In the lab, researchers set up an artificial forest with tall pipes serving as trees at Harvard University’s Concord Field Station. Birds and a MIT-built UAV are wired with small digital video cameras and motion-capture technology. Both are studied in parallel to compare and learn from performance as the research progresses.
The goal is to develop and successfully demonstrate a small aircraft that can navigate obstacles in very complex and unstructured surroundings, while maintaining speeds as fast as 5 meters per second. The theoretical results being developed may also be applicable to larger UAVs for particular tasks, such as landing at difficult, unprepared sites.
“Autonomous systems technology can be a great way to deliver increased capability to the Navy and Marine Corps at an affordable price”, said Marc Steinberg, a research program officer in ONR’s Science of Autonomy Program. “We can provide warfighters with a lot more flexibility and enable new mission performance, from flight under a forest canopy and in urban canyons to damage control applications onboard ships. Flying animals provide evidence it is possible to build compact platforms with limited sensing that can safely move through challenging environments.”
The research revealed a theoretical speed at which the probability of a collision is high in forests with an average distribution of trees.
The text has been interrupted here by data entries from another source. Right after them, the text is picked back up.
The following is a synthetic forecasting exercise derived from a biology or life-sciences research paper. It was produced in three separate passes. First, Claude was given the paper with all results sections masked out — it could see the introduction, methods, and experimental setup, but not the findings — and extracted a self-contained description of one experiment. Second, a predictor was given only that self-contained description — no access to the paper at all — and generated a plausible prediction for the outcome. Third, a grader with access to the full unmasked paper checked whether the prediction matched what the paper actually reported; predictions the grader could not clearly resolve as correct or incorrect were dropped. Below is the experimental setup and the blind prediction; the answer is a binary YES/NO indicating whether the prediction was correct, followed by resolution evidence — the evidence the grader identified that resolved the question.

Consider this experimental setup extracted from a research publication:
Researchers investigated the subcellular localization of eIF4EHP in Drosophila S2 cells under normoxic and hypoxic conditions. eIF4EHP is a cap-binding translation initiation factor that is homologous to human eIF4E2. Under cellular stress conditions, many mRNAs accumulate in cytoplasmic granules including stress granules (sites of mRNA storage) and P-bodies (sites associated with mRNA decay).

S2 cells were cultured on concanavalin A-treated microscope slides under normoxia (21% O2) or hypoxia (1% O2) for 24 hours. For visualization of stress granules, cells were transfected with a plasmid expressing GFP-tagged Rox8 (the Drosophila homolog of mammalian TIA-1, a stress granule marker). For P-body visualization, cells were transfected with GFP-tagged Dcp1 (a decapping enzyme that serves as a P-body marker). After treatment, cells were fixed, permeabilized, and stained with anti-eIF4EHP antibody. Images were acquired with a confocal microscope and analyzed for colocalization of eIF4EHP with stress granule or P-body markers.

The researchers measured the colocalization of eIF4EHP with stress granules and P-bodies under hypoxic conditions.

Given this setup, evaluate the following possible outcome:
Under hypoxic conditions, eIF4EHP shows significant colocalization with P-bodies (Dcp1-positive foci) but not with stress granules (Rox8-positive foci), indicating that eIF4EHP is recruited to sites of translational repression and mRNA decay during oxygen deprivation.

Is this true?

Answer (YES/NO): NO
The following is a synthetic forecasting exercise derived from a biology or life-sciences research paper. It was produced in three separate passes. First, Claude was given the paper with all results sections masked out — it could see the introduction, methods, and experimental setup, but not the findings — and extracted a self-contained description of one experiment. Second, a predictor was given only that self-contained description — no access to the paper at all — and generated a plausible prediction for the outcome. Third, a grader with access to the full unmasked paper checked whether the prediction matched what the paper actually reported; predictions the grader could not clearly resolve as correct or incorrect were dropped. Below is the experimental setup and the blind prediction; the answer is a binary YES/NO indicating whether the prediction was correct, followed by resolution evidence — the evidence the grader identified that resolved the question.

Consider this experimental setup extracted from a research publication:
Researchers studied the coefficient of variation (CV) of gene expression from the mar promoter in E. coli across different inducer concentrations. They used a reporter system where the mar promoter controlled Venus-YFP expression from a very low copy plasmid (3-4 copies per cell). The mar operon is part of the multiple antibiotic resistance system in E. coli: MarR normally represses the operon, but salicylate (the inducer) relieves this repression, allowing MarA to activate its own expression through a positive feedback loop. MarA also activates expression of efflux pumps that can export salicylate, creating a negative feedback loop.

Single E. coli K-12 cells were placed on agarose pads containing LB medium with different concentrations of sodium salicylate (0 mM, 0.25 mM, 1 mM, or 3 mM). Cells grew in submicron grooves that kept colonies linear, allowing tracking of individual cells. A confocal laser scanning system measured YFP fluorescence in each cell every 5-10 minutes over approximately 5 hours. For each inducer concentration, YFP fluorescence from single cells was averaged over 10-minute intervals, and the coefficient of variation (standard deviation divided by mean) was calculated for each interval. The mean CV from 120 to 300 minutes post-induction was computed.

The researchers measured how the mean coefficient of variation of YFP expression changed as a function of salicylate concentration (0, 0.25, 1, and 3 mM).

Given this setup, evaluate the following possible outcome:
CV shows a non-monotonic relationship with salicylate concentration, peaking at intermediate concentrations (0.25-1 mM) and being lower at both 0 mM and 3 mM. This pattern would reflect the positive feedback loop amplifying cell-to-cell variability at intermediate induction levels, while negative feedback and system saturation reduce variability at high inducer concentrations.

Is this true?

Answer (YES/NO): YES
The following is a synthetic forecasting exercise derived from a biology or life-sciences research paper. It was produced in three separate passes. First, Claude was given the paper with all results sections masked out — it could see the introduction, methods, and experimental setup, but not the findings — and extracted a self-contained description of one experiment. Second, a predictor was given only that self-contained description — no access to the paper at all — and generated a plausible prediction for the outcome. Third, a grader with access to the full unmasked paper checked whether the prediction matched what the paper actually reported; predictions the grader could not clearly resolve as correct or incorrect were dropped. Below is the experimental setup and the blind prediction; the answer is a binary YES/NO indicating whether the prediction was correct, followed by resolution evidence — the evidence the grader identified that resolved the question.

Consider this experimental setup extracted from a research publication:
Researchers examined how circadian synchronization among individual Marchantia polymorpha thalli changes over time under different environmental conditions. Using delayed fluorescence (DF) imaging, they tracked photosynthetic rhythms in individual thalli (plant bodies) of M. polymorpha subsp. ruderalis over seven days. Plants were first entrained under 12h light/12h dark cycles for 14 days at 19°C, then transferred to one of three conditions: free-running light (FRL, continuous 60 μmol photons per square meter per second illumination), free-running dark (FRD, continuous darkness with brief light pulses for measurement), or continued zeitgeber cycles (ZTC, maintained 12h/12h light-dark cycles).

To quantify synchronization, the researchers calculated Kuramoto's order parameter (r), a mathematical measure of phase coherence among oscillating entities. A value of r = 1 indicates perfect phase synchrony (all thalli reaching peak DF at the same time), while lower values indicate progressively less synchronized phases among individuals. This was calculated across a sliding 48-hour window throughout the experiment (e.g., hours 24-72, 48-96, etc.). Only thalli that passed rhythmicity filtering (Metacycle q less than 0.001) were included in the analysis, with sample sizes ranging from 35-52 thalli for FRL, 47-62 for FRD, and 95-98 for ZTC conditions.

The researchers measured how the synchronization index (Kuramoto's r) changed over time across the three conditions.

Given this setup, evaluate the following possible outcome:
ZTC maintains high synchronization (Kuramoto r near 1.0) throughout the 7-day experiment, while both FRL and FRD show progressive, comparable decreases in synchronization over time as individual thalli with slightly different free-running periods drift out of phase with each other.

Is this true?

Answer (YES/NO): NO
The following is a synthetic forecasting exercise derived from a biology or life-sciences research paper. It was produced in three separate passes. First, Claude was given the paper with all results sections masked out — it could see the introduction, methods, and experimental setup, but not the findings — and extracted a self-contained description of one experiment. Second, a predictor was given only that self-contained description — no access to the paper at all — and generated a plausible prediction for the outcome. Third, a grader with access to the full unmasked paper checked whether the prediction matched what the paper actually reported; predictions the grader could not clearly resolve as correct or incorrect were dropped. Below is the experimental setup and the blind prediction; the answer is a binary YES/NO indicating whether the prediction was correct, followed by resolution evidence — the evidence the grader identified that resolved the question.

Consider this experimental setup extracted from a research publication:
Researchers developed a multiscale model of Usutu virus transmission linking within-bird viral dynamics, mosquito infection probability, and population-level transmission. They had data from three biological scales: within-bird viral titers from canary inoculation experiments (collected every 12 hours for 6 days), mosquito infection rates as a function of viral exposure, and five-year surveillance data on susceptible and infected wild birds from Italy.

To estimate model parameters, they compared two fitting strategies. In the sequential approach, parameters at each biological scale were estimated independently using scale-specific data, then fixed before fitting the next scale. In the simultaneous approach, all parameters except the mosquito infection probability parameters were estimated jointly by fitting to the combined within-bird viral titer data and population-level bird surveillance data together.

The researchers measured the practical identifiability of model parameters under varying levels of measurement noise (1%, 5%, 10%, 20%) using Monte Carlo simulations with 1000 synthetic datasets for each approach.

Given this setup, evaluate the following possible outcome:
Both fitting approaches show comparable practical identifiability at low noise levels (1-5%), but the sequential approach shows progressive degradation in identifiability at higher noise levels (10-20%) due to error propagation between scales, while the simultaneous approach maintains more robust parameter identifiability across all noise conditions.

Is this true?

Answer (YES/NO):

So, if a UAV stays below that threshold, the probability of an accident lowers dramatically. The program also has begun to reveal the types of flight strategies used by birds in these environments.
“We want to build small-scale UAVs that can fly quickly through indoor and/or cluttered environments, but controlling these UAVs is very different than controlling a fighter jet flying up above the clouds”, said Dr. Russ Tedrake, X Consortium associate professor of electrical engineering and computer science and aeronautics and astronautics at MIT and the MURI lead. “To be successful, we have to solve a number of incredibly hard problems in computer vision and nonlinear control. This long-term project lets us focus on the basic research questions that will lead to fundamental results and, ultimately, dramatic new capabilities for UAVs.”
Increased agility enabled by the MURI project could eliminate the need for sensors currently used in UAVs such as laser-based ones that add cost and weight, and rely on lightweight digital video cameras as the main sensors instead.